#### Material shown
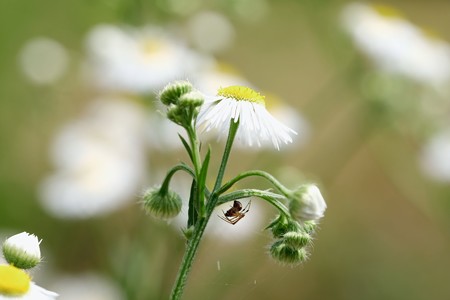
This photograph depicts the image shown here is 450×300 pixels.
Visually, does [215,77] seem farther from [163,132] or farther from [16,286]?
[16,286]

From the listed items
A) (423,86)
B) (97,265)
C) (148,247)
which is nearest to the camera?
(148,247)

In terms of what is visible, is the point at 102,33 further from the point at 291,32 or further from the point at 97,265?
the point at 291,32

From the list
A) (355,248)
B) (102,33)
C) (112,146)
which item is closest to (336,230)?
(355,248)

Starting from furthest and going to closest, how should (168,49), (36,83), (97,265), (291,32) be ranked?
(291,32) → (97,265) → (36,83) → (168,49)

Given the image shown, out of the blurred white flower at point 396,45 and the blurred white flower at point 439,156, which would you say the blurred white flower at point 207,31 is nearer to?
the blurred white flower at point 396,45

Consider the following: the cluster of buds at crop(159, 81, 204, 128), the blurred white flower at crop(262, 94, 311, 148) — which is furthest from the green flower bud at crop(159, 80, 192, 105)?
the blurred white flower at crop(262, 94, 311, 148)

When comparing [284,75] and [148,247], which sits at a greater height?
[284,75]

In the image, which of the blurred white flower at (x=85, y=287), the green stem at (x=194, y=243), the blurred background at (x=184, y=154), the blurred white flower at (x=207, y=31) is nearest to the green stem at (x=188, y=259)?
the green stem at (x=194, y=243)

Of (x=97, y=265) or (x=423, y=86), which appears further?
(x=97, y=265)
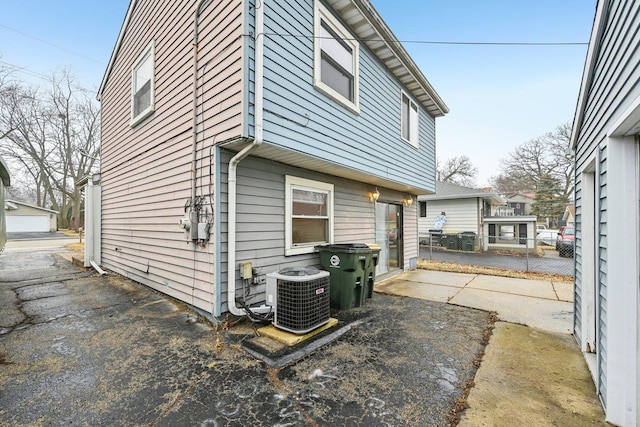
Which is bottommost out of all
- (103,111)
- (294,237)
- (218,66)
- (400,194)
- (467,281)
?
(467,281)

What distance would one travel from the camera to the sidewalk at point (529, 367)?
205cm

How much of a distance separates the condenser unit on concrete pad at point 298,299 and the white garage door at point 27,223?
36.2 metres

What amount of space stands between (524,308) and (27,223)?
3899 cm

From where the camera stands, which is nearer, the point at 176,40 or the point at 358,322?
the point at 358,322

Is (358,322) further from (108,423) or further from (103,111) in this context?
(103,111)

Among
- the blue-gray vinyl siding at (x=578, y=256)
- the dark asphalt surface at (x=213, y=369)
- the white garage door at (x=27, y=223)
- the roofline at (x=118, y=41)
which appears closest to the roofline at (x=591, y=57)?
the blue-gray vinyl siding at (x=578, y=256)

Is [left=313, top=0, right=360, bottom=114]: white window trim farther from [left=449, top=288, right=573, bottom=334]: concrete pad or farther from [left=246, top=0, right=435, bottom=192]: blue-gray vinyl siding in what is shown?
[left=449, top=288, right=573, bottom=334]: concrete pad

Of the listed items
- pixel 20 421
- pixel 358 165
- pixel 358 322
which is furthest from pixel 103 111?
→ pixel 358 322

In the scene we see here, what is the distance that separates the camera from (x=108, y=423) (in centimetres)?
192

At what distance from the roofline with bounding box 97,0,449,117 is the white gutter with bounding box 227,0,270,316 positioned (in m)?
2.00

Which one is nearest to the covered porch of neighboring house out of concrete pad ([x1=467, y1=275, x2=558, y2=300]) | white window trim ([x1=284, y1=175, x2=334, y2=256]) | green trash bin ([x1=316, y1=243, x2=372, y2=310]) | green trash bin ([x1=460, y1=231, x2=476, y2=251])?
green trash bin ([x1=460, y1=231, x2=476, y2=251])

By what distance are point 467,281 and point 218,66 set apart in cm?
700

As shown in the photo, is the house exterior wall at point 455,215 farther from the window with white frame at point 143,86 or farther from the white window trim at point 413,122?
the window with white frame at point 143,86

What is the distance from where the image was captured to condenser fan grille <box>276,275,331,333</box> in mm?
3264
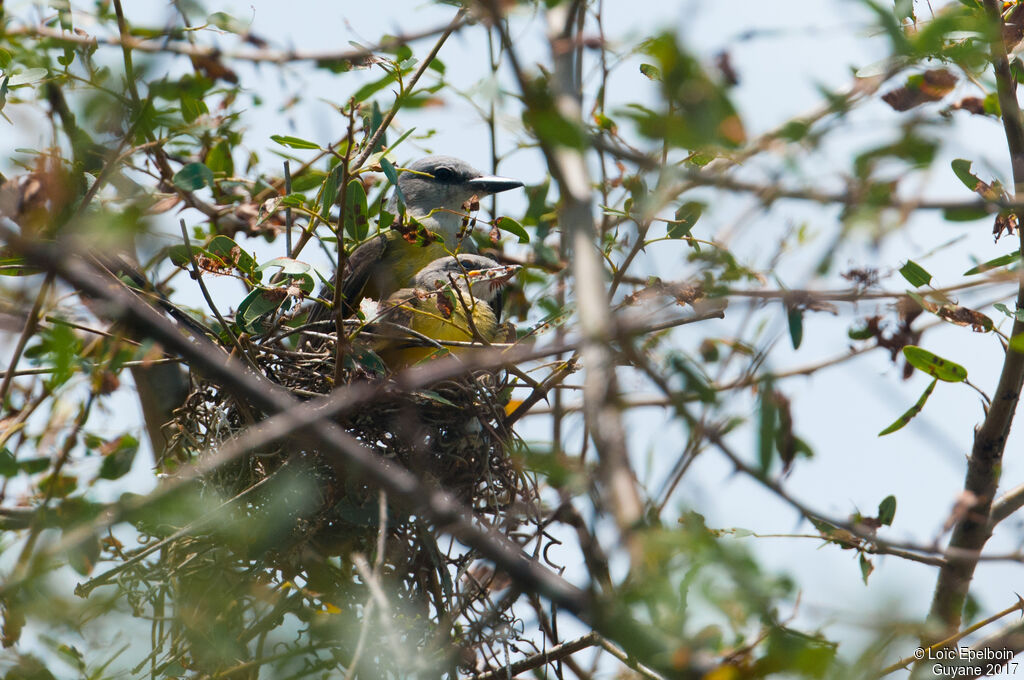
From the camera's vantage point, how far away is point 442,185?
4277 millimetres

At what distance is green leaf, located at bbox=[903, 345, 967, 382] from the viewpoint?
222 centimetres

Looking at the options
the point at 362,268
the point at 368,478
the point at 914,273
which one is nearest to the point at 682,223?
the point at 914,273

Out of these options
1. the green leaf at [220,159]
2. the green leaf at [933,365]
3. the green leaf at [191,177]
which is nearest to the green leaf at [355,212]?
the green leaf at [191,177]

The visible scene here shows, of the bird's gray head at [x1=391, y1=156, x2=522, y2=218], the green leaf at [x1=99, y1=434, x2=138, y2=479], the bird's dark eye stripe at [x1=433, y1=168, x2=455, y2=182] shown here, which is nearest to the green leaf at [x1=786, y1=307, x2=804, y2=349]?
the green leaf at [x1=99, y1=434, x2=138, y2=479]

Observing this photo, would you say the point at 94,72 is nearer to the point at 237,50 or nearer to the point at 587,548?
the point at 237,50

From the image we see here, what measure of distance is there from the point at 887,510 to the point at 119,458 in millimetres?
2306

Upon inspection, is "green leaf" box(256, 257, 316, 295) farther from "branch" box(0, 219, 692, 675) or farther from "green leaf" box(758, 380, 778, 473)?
"green leaf" box(758, 380, 778, 473)

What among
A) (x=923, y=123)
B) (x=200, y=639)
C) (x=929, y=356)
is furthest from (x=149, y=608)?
(x=923, y=123)

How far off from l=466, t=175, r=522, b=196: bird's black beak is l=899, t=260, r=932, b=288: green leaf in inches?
71.4

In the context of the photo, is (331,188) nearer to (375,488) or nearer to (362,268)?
(375,488)

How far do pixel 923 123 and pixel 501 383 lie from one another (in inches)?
77.1

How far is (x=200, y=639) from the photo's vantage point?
8.02 feet

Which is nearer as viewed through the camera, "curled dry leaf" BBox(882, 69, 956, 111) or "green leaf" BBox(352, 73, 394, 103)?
"curled dry leaf" BBox(882, 69, 956, 111)

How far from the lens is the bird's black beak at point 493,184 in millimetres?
3783
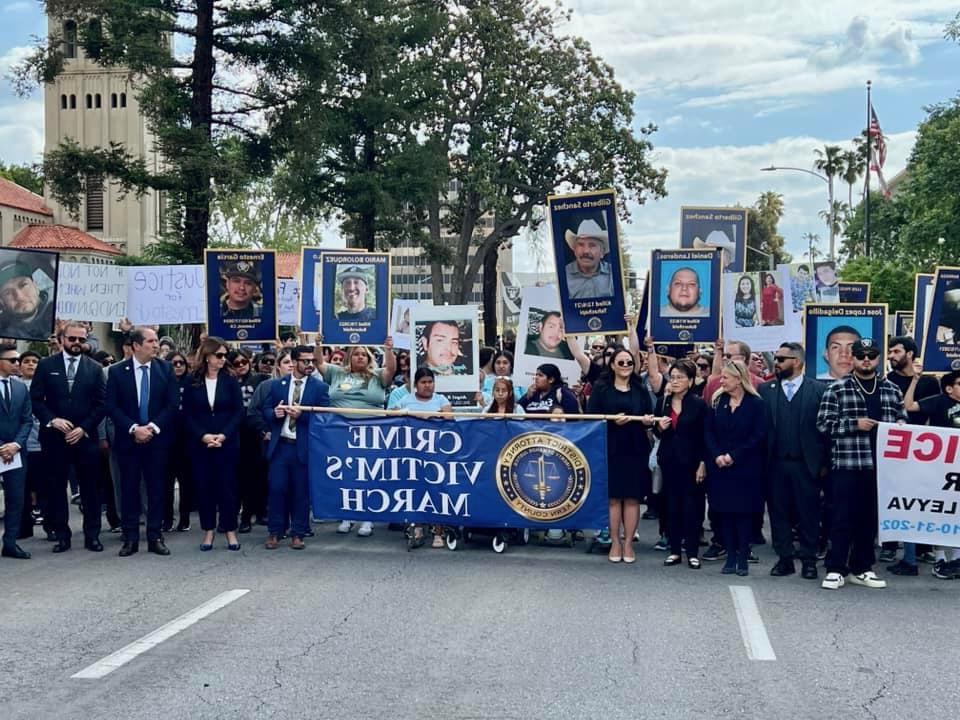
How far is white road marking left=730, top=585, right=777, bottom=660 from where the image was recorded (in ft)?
24.7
########
Aim
Please pull out, word for word, the lines of the records from the one containing "Which is nearer as" through the end of the records, both ends included. Leave any pictures out.

Complete response
Which is nearer as viewed through the camera, "curled dry leaf" BBox(882, 69, 956, 111) or "green leaf" BBox(352, 73, 394, 103)?
"curled dry leaf" BBox(882, 69, 956, 111)

How far from the lens is the bird's black beak at point 493,184 in millimetres?
3783
How far is white road marking left=730, top=585, right=777, bottom=660 from where the image was recorded (in ft)?
24.7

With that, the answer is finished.